Under the guidance of Professor Donald Dabdub, Kendall Robison spent the summer trying to generate computer code to simulate a fractal called a Sierpinski triangle. “This internship really allowed me to solve things on my own instead of relying on other people’s work,” she said. “First time I ran the experiment, I wasn’t sure what it was supposed to be. But Professor Dabdub said, ‘Keep going, don’t give up.’”

Matene Alikhani worked with chemical engineering and materials science Professor Ali Mohraz on a project to create sets of silica particles that successfully formed a new type of soft material called bijels.
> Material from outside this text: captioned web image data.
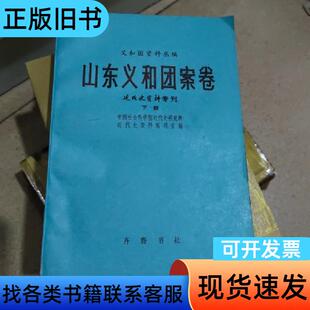 山东义和团案卷 下 编辑部 1980
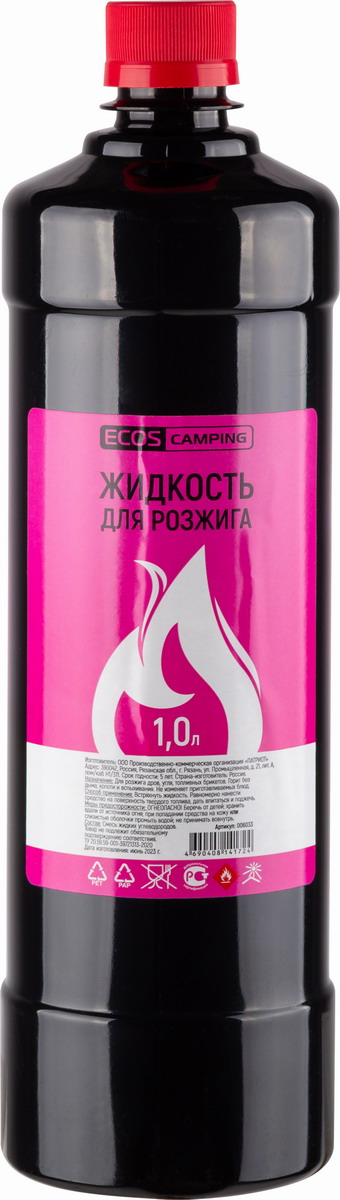картинка Жидкость для розжига Ecos 1,0л от магазина GUTER MARKET 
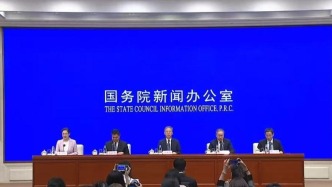 國家發改委：對實現今年經濟社會發展目標任務充滿信心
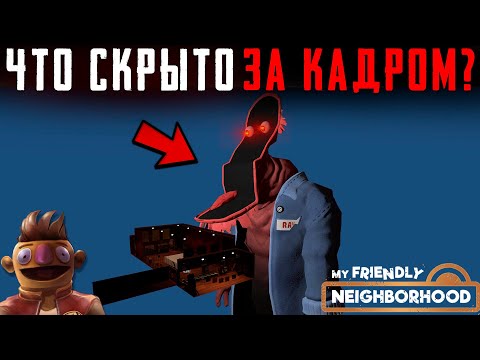 Видео: ЧТО СКРЫТО В My Friendly Neighborhood? Секреты | Баги | Сцены за кадром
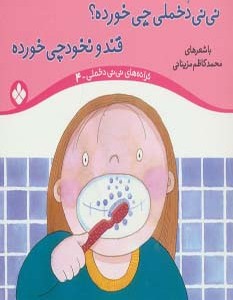 نی نی دخملی چی خورده؟قند و نخودچی خورده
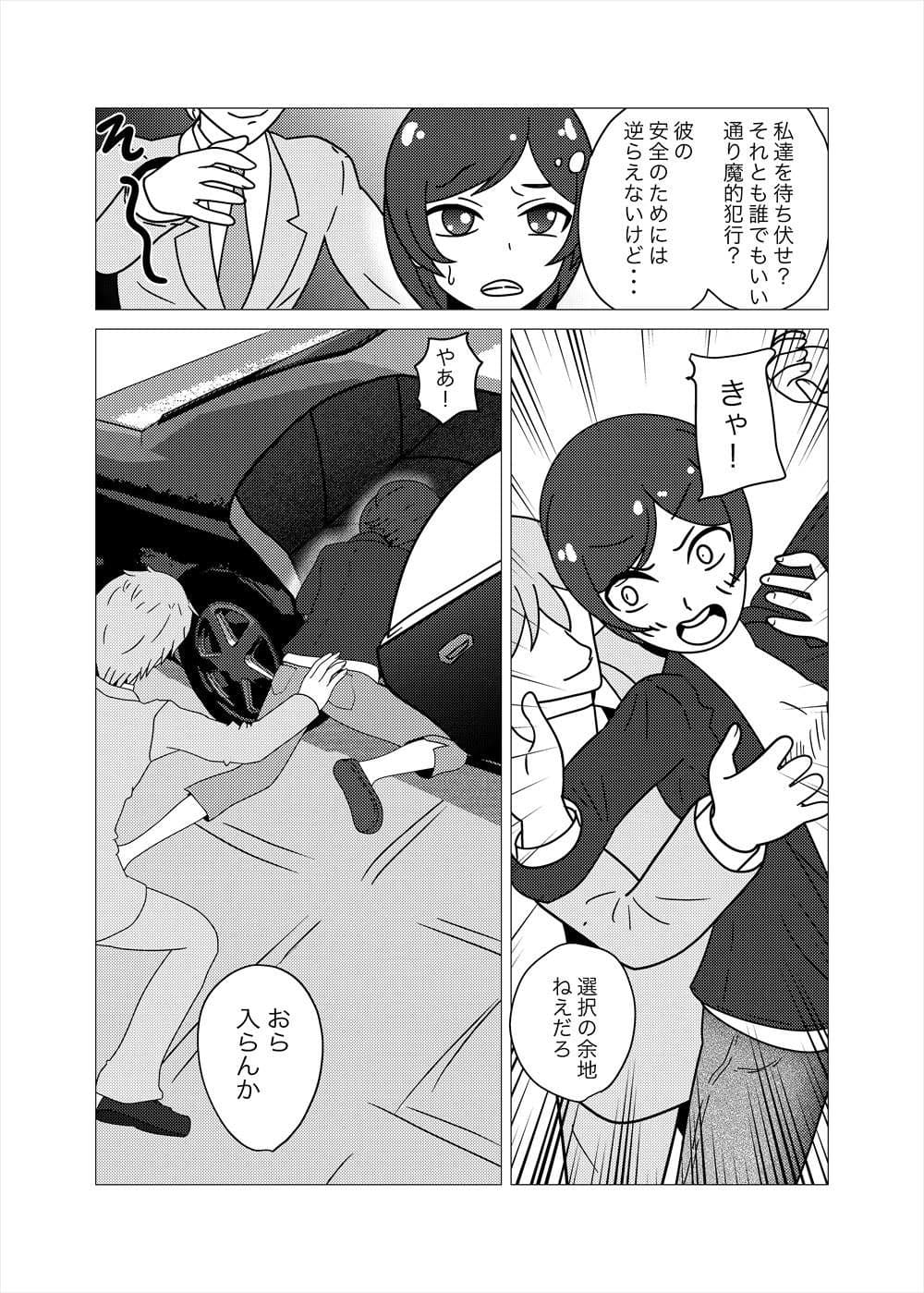 彼氏の無事のためならば サンプル 3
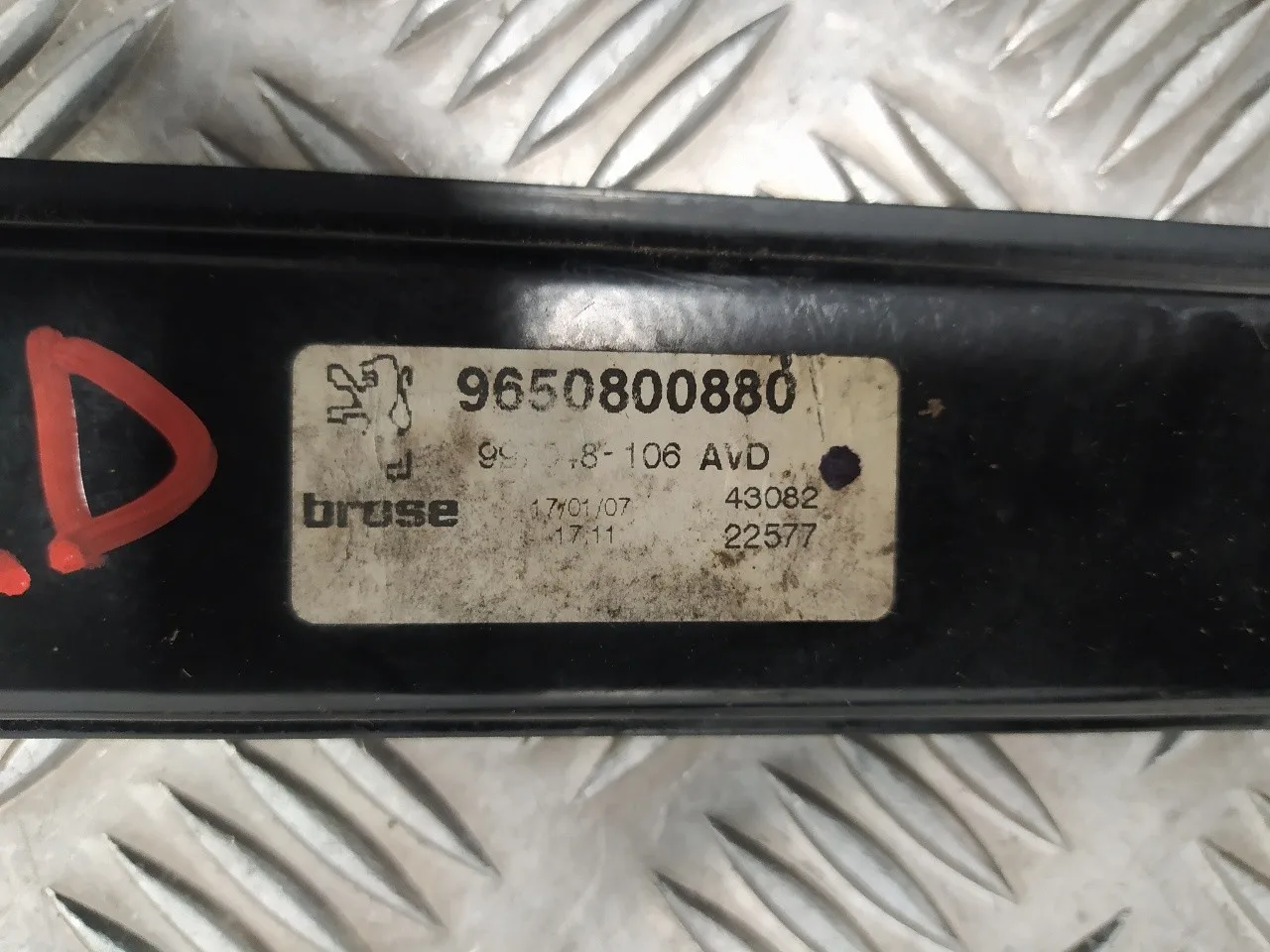 Elevalunas Delantero Derecho para Peugeot 407 Coupe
Collin Rogers developed a plasmid DNA insert in the lab of biomedical engineering Professor Jered Haun.

McKinley McQuaide worked with biomedical engineer Gregory Brewer to analyze the direction of neuron signaling in a live brain cell network. Her project’s aim was to better understand coding in the part of the brain involved in learning and memory.

Gabriel Ong designed and improved a fitness testing device for children in Reinkensmeyer’s lab. “In the end, I helped build a better bike,” he said about his project.

“The amount of amazing research going on at the Samueli School of Engineering is mind-blowing,” said Jennifer Ross-Viola, St. Margaret’s program coordinator. “Our students have so many fascinating options to choose from, and the school of engineering does a good job of matching our students with faculty mentors based on their interests.”